TASK BRIEF | What is needed is every line of the data that includes the word "html". Please copy each one.

DATA TO PROCESS |

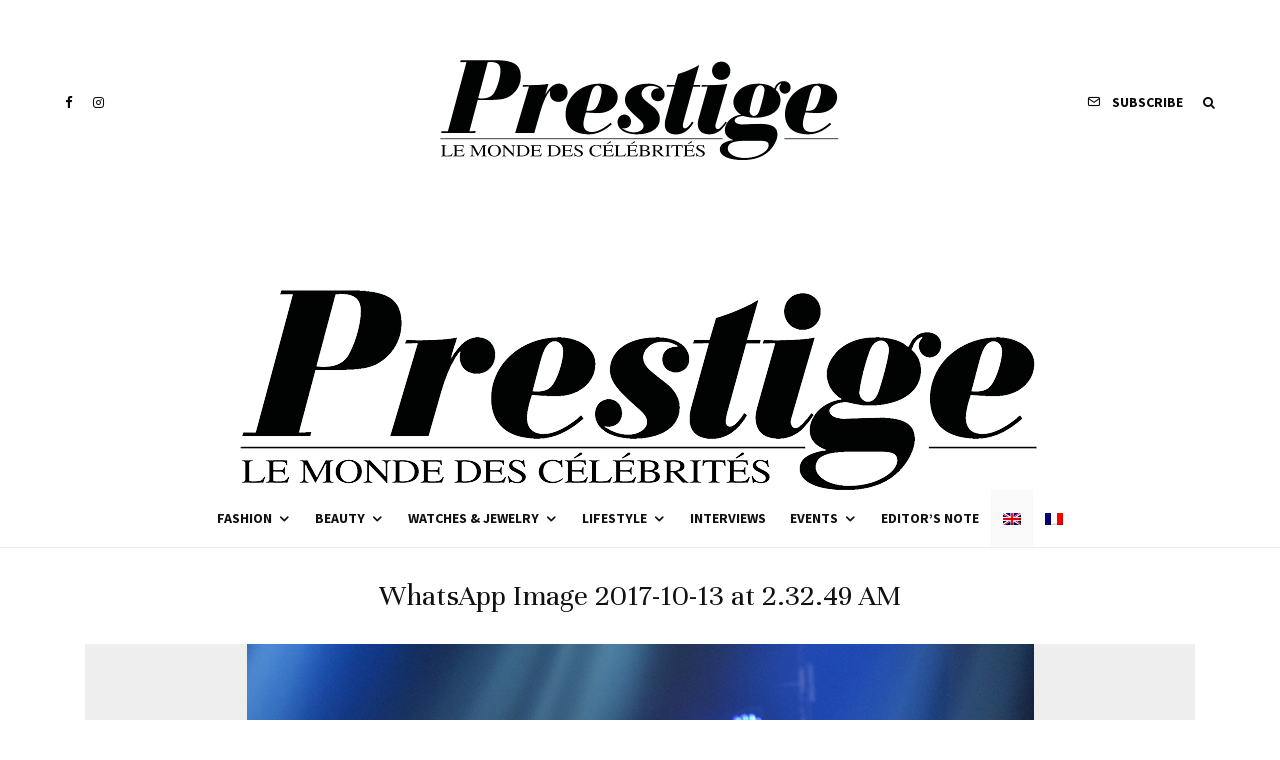

--- FILE ---
content_type: text/html; charset=utf-8
request_url: https://www.google.com/recaptcha/api2/aframe
body_size: 265
content:
<!DOCTYPE HTML><html><head><meta http-equiv="content-type" content="text/html; charset=UTF-8"></head><body><script nonce="-STG4ghrhT4A3om1J_T0sA">/** Anti-fraud and anti-abuse applications only. See google.com/recaptcha */ try{var clients={'sodar':'https://pagead2.googlesyndication.com/pagead/sodar?'};window.addEventListener("message",function(a){try{if(a.source===window.parent){var b=JSON.parse(a.data);var c=clients[b['id']];if(c){var d=document.createElement('img');d.src=c+b['params']+'&rc='+(localStorage.getItem("rc::a")?sessionStorage.getItem("rc::b"):"");window.document.body.appendChild(d);sessionStorage.setItem("rc::e",parseInt(sessionStorage.getItem("rc::e")||0)+1);localStorage.setItem("rc::h",'1769150395848');}}}catch(b){}});window.parent.postMessage("_grecaptcha_ready", "*");}catch(b){}</script></body></html>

RESPONSE FOR THIS EXERCISE |
content_type: text/html; charset=utf-8
<!DOCTYPE HTML><html><head><meta http-equiv="content-type" content="text/html; charset=UTF-8"></head><body><script nonce="-STG4ghrhT4A3om1J_T0sA">/** Anti-fraud and anti-abuse applications only. See google.com/recaptcha */ try{var clients={'sodar':'https://pagead2.googlesyndication.com/pagead/sodar?'};window.addEventListener("message",function(a){try{if(a.source===window.parent){var b=JSON.parse(a.data);var c=clients[b['id']];if(c){var d=document.createElement('img');d.src=c+b['params']+'&rc='+(localStorage.getItem("rc::a")?sessionStorage.getItem("rc::b"):"");window.document.body.appendChild(d);sessionStorage.setItem("rc::e",parseInt(sessionStorage.getItem("rc::e")||0)+1);localStorage.setItem("rc::h",'1769150395848');}}}catch(b){}});window.parent.postMessage("_grecaptcha_ready", "*");}catch(b){}</script></body></html>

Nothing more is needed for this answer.